ENTRIES SUPPLIED:
+-------+

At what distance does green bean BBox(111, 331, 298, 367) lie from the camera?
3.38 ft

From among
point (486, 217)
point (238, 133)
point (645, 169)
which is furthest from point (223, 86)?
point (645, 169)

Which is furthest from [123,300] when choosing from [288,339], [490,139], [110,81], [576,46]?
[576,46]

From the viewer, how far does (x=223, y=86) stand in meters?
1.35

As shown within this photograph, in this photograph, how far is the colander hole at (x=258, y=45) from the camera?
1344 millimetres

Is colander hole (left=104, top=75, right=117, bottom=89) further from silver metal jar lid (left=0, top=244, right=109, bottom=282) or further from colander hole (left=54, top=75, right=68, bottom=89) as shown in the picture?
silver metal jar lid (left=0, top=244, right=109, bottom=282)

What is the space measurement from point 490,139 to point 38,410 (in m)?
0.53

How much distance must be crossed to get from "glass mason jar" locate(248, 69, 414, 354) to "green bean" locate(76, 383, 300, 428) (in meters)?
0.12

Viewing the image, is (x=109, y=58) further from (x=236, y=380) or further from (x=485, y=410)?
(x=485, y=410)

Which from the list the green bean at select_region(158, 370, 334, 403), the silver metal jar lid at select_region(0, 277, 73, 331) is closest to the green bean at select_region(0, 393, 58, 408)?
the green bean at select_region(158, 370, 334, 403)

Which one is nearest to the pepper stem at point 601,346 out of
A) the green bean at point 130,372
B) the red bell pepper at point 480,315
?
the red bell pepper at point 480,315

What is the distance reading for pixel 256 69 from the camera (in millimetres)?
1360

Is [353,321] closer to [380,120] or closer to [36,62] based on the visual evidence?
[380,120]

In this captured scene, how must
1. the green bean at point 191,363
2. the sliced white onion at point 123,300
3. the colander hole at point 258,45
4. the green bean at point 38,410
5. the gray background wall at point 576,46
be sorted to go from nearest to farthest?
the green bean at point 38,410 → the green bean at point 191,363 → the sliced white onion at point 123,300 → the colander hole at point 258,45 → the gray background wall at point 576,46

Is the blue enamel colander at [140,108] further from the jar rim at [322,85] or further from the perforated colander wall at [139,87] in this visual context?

+-------+

WHAT THE TASK ASKS: Write the listing out again, exactly as it reads.

ANSWER TO THE EXERCISE:
At what distance does green bean BBox(111, 331, 298, 367) lie from the camera?
3.38 ft

From among
point (486, 217)
point (238, 133)
point (645, 169)
which is furthest from point (223, 86)?
point (645, 169)

Which is furthest from [123,300] when choosing from [288,339], [490,139], [110,81], [576,46]?
[576,46]

From the viewer, how far does (x=223, y=86) stand in meters?
1.35

As shown within this photograph, in this photograph, how far is the colander hole at (x=258, y=45) from the camera?
1344 millimetres

Is colander hole (left=104, top=75, right=117, bottom=89) further from silver metal jar lid (left=0, top=244, right=109, bottom=282) or further from colander hole (left=54, top=75, right=68, bottom=89) as shown in the picture?
silver metal jar lid (left=0, top=244, right=109, bottom=282)

What is the space measurement from point 490,139 to point 38,410 (in m)?
0.53

How much distance must be crossed to get from "glass mason jar" locate(248, 69, 414, 354) to "green bean" locate(76, 383, 300, 428) (in meters)?
0.12

Viewing the image, is (x=109, y=58) further from (x=236, y=380) or further from (x=485, y=410)?
(x=485, y=410)

Which from the list the green bean at select_region(158, 370, 334, 403), the silver metal jar lid at select_region(0, 277, 73, 331) is closest to the green bean at select_region(0, 393, 58, 408)?
the green bean at select_region(158, 370, 334, 403)

Which one is nearest to the pepper stem at point 601,346 out of
A) the green bean at point 130,372
B) the red bell pepper at point 480,315
?
the red bell pepper at point 480,315

What is the distance reading for pixel 256 69 from the camera (in millimetres)?
1360

Is [353,321] closer to [380,120] or closer to [36,62] based on the visual evidence?
[380,120]

In this captured scene, how must
1. the green bean at point 191,363
2. the sliced white onion at point 123,300
3. the colander hole at point 258,45
4. the green bean at point 38,410
5. the gray background wall at point 576,46
be sorted to go from nearest to farthest?
the green bean at point 38,410 → the green bean at point 191,363 → the sliced white onion at point 123,300 → the colander hole at point 258,45 → the gray background wall at point 576,46

Is the blue enamel colander at [140,108] further from the jar rim at [322,85] or further from the perforated colander wall at [139,87] in this visual context?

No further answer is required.